関連性理論
Relevance Theory
ダン・スペルベル Dan Sperberとディアドレ・ウィルソン Deirdre Wilsonによる
語用論の語
人の認知にも着目しているという点で認知言語学においても使われる
ポール・グライスの協調性の原理を発展させたコミュニケーション理論が、この関連性理論
関連性理論では2つの原理が提示される
1. 関連性の認知原理 Cognitive Principle of Relevance
会話的含意を推論するときに、人はできるだけ少ない労力(processing effort)で最大の意味や効果(cognitive effects)を引き出そうとする
もし少ない労力で大きな意味や影響を持つならば、その推論された情報は「関連性が高い」と判断される
具体的なシーン
日常会話における暗示的な発話
状況: 友人が部屋に入ってきて、「窓が開いてるね」と発言。
表面的な意味: 単に窓が開いている事実を述べている。
追加の意味(暗示): 実は「窓を閉めたほうがいいのでは?」という意図が隠れているかもしれない。

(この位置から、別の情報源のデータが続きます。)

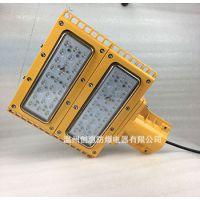 LED防爆灯HRT93-100W防爆泛光灯高效节能LED模组灯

関連性の認知原理の働き: 聞き手は、表面上の情報だけでなく、状況や文脈を踏まえて、最小限の労力で上記の暗示を推測します。これにより、単なる情報伝達以上の意味が効率よく理解されるのです。
曖昧な発言の解釈
状況: 会議中に上司が「最近、業績が落ちているかもしれない」と発言。
表面的な意味: 業績の現状についての単なる観察。
追加の意味(暗示): 「対策を講じる必要がある」や「今後の方向性を見直すべき」という意図。
関連性の認知原理の働き: 部下は、上司の発言から単に現状の報告だけでなく、今後の行動指針や対策のヒントを引き出そうとします。労力を最小限に抑えつつ、業績改善という大きな効果を期待して情報を解釈します。
2. 関連性の伝達原理 Communicative Principle of Relevance
話し手は、聞き手ができるだけ少ない労力(processing effort)で最大の意味や効果(cognitive effects)を得られるように、自身の発話内容を工夫する。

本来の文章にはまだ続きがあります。